Notice that Adam has not split up the timetable. Instead he's created a new variable that identifies the different block sof "consecutive" data, and then used that "grouping variable" to compute something on one group.
To take this to its logical conclusion:
blockSums = splitapply(@sum,TT.Var1,TT.Group)
computes the sum for all the blocks. (Can't run that right now to make sure it works, but I'm pretty sure it does).
It should also be pretty straight-forward to create a new timetable with one row for each block, containing the (starting?) timestamp, the sum, and whatever other summary stats are needed. rowfun should be able to do that.
Thanks, Peter.
grpstats() is another option to explore.
Something like
statarray = grpstats(TT,'Group','sum') % not tested
Thanks Adam and Peter,
Looks like almost everyting works. Theres one issue with grouping. The period between groups looks to be limited by the 'minTime' in this solution which is related to the 'safe' values. So, groups are split more fequently than they should be.
I suppose its more difficult with just this sample data we have here. I'm looking at this now, any suggestions?
"...groups are split more fequently than they should be"
I'm not sure I follow. Could you provide a small input example where the groups are split but should not be split?
Attached is a sample where two groups are created but only one should exist because less than 60 min are in between these groups.
I just re-read your earlier description under your question (here).
The description states,
"After finding that grouping the method should look + 5 and - 5 timesteps. If there is no-data on either side, the data is cut at that location."
──────────────────────────────
=== Task brief ===
Give a two-sentence summary of the forum thread above.

=== Supplied entries ===
──────────────────────────────
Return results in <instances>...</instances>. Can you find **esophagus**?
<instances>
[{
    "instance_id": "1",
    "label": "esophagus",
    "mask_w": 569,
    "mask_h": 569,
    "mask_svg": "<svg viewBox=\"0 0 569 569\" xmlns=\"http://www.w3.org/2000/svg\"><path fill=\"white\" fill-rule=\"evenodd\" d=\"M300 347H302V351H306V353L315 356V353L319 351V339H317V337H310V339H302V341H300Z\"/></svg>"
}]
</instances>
──────────────────────────────
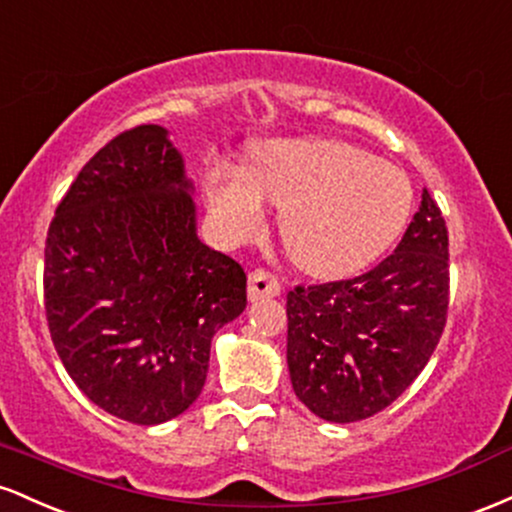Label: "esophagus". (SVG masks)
──────────────────────────────
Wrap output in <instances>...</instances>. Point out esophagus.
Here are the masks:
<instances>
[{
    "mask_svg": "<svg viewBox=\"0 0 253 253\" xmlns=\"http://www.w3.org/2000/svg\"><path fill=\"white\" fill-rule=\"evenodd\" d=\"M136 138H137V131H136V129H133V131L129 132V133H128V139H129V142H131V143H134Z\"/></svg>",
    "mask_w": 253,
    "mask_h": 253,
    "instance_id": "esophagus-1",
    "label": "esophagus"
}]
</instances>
──────────────────────────────
=== Solution to this problem ===
The thread explains that Adam's method doesn't split up the timetable but adds a grouping variable that marks each block of consecutive data, and that splitapply, rowfun or grpstats can then work out sums or other stats for each block. The asker says groups are split more often than they should be, apparently because of the 'minTime' setting, and attaches a sample where two groups appear even though there are less than 60 minutes between them and only one should exist.